Innovatec liefert den Vliesstoff

In Deutschland gibt es nur wenige Unternehmen, die das können. Das Vlies liefert zum Beispiel die Firma Innovatec in Troisdorf bei Bonn. In einer aktuellen Pressemitteilung des Unternehmens heißt es: „Die Innovatec Microfibre Technology GmbH reagiert auf die deutschlandweite Knappheit an Schutzausrüstung und wird in der Coronakrise am Standort Troisdorf als erstes Unternehmen in Deutschland in neue Produktionsanlagen investieren.“

Innovatec produziert seit 1995 synthetische Vliesgewebe auf der Basis von Polypropylen für den Einsatz in Schutzmasken sowie Schutzanzügen. Die Herstellung der zur Produktion von FFP- und OP-Masken benötigten Vliesstoffe erfolgt laut Auskunft von Geschäftsführer Daniel Krumme „auf Basis eines langjährigen Produktions- und Prozess-Know-hows sowie genauer Materialkenntnis, welche Innovatec als Weltmarkt- und Qualitätsführer in diesem Bereich seit vielen Jahren besitzt“.

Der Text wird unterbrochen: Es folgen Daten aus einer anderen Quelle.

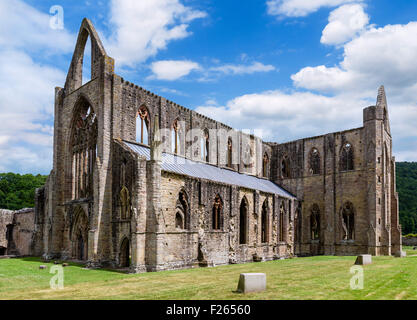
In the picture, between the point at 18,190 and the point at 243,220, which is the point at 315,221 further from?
the point at 18,190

Ein Gramm Polypropylen liefert zwei Kilometer Faden

Aus einem Gramm Polypropylen werden bei Innovatec zwei Kilometer Faden für den Vliesstoff „gesponnen“, erklärt Inhaber Christian Klöber. Der Vliesstoff aus Troisdorf hält nach Angaben des Unternehmens höchsten Qualitätsstandards stand: „Käufer von Schutzmasken müssen in der aktuellen Situation genau aufpassen, welche Produkte sie erwerben. Denn nicht jede Maske bietet echten Schutz für seinen Träger und die Umgebung“, betont Daniel Krumme.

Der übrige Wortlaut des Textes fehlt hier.